━━━━━ Excerpt
Crude Oil Heads for Weekly Advance as US Dollar Gives Up Ground

Oil headed for a weekly advance as speculation that the Federal Reserve may be close to ending its rate-hiking cycle undermined the dollar just as China continued to leave Covid Zero further behind.

(Bloomberg) — Oil headed for a weekly advance as speculation that the Federal Reserve may be close to ending its rate-hiking cycle undermined the dollar just as China continued to leave Covid Zero further behind.

West Texas Intermediate traded near $70 a barrel after erasing an intraday loss. The US crude benchmark has advanced by more than $3 a barrel this week, while the US currency has lost more than 1%. Oil’s weekly gain follows a significant decline in the prior five-day period as banking crises flared.

Crude remains on course for its steepest first-quarter drop since 2020, when the pandemic eviscerated demand. That slump has been driven by a potential US recession, robust Russian flows despite Western sanctions, and strikes at refineries in France. Still, after the Federal Reserve hiked interest rates again this week, more investors are betting that its tightening campaign is now close to an end, hurting the US currency and aiding dollar-priced commodities.
━━━━━━━━━━
→ Work instructions
- 1) Can you copy the crude oil article word for word, starting with "Crude Oil Heads" and going on through "banking crises flared."?
- 2) Could you carry the crude oil article forward from its last sentence?
━━━━━ Extracted entries
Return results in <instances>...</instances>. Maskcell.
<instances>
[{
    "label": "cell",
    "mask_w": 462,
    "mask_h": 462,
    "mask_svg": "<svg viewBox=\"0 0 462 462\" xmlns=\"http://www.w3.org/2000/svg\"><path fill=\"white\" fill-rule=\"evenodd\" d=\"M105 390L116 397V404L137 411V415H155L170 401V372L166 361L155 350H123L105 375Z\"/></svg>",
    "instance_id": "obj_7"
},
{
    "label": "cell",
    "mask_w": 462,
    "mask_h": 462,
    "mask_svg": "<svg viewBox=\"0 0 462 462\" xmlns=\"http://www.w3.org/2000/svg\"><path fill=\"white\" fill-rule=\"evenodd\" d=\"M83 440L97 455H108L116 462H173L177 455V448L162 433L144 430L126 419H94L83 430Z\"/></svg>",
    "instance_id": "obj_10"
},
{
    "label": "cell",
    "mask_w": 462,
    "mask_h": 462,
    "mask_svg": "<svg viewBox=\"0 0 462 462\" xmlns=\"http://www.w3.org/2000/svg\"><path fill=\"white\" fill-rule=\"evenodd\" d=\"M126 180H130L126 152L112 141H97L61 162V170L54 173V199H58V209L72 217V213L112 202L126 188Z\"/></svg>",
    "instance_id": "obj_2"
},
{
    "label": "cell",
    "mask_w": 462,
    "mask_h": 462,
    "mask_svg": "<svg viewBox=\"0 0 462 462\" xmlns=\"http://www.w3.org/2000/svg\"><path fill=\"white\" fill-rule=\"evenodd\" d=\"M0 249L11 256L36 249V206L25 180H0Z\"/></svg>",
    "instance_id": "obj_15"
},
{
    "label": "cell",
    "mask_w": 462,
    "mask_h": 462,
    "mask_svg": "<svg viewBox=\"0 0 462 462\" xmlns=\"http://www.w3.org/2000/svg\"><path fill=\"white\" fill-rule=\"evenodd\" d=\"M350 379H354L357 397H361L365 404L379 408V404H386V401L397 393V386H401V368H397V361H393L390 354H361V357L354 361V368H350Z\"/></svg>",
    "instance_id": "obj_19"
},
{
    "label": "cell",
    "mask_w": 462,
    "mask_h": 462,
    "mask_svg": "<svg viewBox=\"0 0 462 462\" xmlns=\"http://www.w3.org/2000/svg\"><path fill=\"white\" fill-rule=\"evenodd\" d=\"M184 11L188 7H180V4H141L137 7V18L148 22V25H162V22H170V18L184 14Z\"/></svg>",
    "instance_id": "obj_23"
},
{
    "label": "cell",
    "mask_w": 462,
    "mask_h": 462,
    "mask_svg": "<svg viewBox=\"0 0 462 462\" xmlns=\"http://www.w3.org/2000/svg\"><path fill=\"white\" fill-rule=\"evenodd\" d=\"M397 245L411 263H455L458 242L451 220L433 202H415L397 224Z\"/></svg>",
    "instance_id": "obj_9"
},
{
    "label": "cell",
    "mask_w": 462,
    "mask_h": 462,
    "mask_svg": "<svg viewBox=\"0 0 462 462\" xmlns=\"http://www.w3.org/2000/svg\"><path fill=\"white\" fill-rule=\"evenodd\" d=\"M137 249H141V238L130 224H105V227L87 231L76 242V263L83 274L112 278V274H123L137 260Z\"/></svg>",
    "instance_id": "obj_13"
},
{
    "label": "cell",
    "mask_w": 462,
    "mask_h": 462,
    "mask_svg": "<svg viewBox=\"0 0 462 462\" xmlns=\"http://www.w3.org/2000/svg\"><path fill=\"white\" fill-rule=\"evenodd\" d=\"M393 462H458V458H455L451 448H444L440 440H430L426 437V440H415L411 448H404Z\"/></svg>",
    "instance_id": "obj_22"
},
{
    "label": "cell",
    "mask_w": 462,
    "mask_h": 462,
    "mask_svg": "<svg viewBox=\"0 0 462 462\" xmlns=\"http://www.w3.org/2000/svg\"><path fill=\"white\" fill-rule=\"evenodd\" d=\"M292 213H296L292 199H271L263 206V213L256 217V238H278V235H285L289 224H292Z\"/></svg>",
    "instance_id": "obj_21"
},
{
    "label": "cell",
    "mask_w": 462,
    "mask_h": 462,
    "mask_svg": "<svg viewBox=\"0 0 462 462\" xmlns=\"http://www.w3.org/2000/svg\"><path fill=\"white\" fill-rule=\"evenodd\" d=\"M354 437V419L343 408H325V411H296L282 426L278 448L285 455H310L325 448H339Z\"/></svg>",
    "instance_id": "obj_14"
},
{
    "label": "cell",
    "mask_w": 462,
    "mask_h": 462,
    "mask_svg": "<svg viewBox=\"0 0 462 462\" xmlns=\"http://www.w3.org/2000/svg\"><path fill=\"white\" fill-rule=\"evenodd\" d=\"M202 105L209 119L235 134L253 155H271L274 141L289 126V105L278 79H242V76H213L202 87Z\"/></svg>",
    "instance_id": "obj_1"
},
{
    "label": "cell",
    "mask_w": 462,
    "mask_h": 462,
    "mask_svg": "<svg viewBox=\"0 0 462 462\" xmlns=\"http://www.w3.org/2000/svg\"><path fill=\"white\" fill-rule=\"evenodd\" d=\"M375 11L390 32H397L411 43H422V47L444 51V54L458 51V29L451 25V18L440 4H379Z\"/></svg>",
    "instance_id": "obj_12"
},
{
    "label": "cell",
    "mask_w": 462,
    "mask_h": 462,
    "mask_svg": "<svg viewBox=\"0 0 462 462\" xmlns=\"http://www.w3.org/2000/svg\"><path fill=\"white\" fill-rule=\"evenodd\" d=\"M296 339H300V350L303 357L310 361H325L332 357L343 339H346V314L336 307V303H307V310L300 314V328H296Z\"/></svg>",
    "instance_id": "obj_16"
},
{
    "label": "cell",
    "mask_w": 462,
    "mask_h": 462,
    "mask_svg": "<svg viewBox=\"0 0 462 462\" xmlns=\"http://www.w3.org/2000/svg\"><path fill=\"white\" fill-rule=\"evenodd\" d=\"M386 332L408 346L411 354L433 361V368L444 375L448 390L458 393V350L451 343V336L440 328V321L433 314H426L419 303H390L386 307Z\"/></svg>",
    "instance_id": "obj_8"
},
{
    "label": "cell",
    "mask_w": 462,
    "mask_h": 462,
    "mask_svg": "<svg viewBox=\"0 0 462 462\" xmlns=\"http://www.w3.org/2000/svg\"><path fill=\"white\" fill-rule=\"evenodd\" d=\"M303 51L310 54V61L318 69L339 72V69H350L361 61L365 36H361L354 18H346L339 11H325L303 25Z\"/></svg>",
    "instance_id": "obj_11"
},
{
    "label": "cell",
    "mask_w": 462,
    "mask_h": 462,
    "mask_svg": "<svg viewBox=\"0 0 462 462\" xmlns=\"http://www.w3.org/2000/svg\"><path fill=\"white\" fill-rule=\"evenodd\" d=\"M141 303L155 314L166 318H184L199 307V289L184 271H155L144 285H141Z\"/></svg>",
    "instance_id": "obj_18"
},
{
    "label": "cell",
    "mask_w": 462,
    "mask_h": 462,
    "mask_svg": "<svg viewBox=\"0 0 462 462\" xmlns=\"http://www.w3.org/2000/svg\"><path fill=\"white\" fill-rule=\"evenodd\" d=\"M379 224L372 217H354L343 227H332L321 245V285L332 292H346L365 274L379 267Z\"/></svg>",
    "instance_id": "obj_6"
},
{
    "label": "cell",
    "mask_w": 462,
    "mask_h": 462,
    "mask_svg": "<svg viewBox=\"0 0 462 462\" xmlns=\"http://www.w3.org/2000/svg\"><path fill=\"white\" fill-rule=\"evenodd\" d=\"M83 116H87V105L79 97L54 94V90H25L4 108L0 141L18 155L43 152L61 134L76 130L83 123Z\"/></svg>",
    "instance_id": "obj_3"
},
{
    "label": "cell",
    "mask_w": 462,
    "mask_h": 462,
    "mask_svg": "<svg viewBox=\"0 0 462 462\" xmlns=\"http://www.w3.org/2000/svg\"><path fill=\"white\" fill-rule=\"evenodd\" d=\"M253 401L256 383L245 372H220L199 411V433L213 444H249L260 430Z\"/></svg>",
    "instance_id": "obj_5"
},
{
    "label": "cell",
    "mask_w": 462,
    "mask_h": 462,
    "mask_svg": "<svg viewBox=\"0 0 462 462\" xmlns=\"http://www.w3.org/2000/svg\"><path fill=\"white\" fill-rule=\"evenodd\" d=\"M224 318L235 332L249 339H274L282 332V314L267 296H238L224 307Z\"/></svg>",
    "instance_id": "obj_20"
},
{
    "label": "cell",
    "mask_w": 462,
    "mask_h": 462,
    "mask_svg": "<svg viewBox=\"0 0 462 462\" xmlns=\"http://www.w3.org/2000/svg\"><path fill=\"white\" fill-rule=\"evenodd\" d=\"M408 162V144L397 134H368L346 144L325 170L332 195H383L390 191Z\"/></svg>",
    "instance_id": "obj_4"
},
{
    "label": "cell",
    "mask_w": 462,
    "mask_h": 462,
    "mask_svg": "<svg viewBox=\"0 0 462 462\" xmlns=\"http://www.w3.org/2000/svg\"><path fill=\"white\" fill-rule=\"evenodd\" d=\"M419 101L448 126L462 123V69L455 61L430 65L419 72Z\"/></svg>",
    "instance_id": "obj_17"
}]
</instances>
━━━━━━━━━━
→ Task-by-task results
- 1)
Crude Oil Heads for Weekly Advance as US Dollar Gives Up Ground

Oil headed for a weekly advance as speculation that the Federal Reserve may be close to ending its rate-hiking cycle undermined the dollar just as China continued to leave Covid Zero further behind.

(Bloomberg) — Oil headed for a weekly advance as speculation that the Federal Reserve may be close to ending its rate-hiking cycle undermined the dollar just as China continued to leave Covid Zero further behind.

West Texas Intermediate traded near $70 a barrel after erasing an intraday loss. The US crude benchmark has advanced by more than $3 a barrel this week, while the US currency has lost more than 1%. Oil’s weekly gain follows a significant decline in the prior five-day period as banking crises flared.

- 2)
“In the short term, the oil balance looks quite comfortable and that’s due to Russian supply holding up better than expected,” Warren Patterson, head of commodities strategy for ING Groep NV, told Bloomberg Television on Friday. Still, the global crude market should tighten in the second half as Chinese demand increases, supporting higher prices, he said.

As crude rose this week, serial commodities bull Goldman Sachs Group Inc. again made the case that it will do well this year as part of a broader commodity rally. Oil’s fundamentals and physical-demand indicators are still bullish, it said.